Structural and theoretical analysis of 2‐chloro‐4‐nitroaniline and 2‐methyl‐6‐nitroaniline salts

The crystal structures of five new salts of 2‐chloro‐4‐nitroaniline (2Cl4na) and 2‐methyl‐6‐nitroaniline (2m6na) with inorganic acids, namely, 2‐chloro‐4‐nitroanilinium bromide, C 6 H 6 ClN 2 O 2 + ·Br − ( 1 ), 2‐chloro‐4‐nitroanilinium hydrogen sulfate, C 6 H 6 ClN 2 O 2 + ·HSO 4 − ( 2 ), 2‐methyl‐6‐nitroanilinium bromide, C 7 H 9 N 2 O 2 + ·Br − ( 3 ), 2‐methyl‐6‐nitroanilinium triiodide, C 7 H 9 N 2 O 2 + ·I 3 − ( 4 ), and 2‐methyl‐6‐nitroanilinium hydrogen sulfate, C 7 H 9 N 2 O 2 + ·HSO 4 − ( 5 ), were determined by single‐crystal X‐ray diffraction.

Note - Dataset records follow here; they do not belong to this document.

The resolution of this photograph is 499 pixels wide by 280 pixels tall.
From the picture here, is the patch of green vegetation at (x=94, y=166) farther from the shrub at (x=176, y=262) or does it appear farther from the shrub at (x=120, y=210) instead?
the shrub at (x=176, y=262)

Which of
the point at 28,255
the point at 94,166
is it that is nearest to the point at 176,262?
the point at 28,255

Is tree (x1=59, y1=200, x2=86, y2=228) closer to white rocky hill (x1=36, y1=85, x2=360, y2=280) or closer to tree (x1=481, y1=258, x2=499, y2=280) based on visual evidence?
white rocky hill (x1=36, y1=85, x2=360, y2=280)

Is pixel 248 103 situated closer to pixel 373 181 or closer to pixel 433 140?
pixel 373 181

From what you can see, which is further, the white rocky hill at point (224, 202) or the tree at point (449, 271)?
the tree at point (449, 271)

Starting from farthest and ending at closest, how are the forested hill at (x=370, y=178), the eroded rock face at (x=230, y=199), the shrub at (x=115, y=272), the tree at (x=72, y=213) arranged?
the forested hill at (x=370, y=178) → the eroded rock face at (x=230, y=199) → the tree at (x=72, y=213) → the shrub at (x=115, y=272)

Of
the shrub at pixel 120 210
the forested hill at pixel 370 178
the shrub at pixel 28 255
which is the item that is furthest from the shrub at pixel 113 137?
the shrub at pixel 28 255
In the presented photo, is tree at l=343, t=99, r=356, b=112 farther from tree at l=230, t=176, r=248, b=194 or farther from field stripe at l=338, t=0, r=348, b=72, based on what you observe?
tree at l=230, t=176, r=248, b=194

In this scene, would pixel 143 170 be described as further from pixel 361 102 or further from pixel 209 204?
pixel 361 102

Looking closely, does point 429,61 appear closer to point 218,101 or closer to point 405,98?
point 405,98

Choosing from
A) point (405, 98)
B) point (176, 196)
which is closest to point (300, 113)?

Theoretical calculations of the relaxed potential energy surface (rPES) revealed that the energy barriers for the rotation of the nitro group for isolated H2Cl4na + and H2m6na + cations are 4.6 and 11.6 kcal mol −1 , respectively. The ammonium group and respective anions form hydrogen bonds which are the most important interactions and are arranged in zero‐ (in 3 ), one‐ (in 1 and 4 ) or two‐dimensional (in 2 and 5 ) networks. Hydrogen‐bonding patterns were analyzed by means of mathematical relationships between graph‐set descriptors and compared with previously reported nitroaniline salts. Hirshfeld surface analysis indicates that the nitro group plays a dominant role among the weak interactions, i.e. C—H…O(NO 2 ), NO 2 …π(Ar) and O(NO 2 )…π(NO 2 ). The frequency of the ν s NO 2 vibration is correlated with the type of interaction in which the NO 2 group is involved. Analysis of the ν s NO 2 band observed in the IR and Raman spectra allowed an assessment of its shift in the sequence (H2m6na)I 3 ( 4 ) < (H2m6na)HSO 4 ( 5 ) < (H2m6na)Br ( 3 ) < (H2Cl4na)Br ( 1 ) < (H2Cl4na)HSO 4 ( 2 ).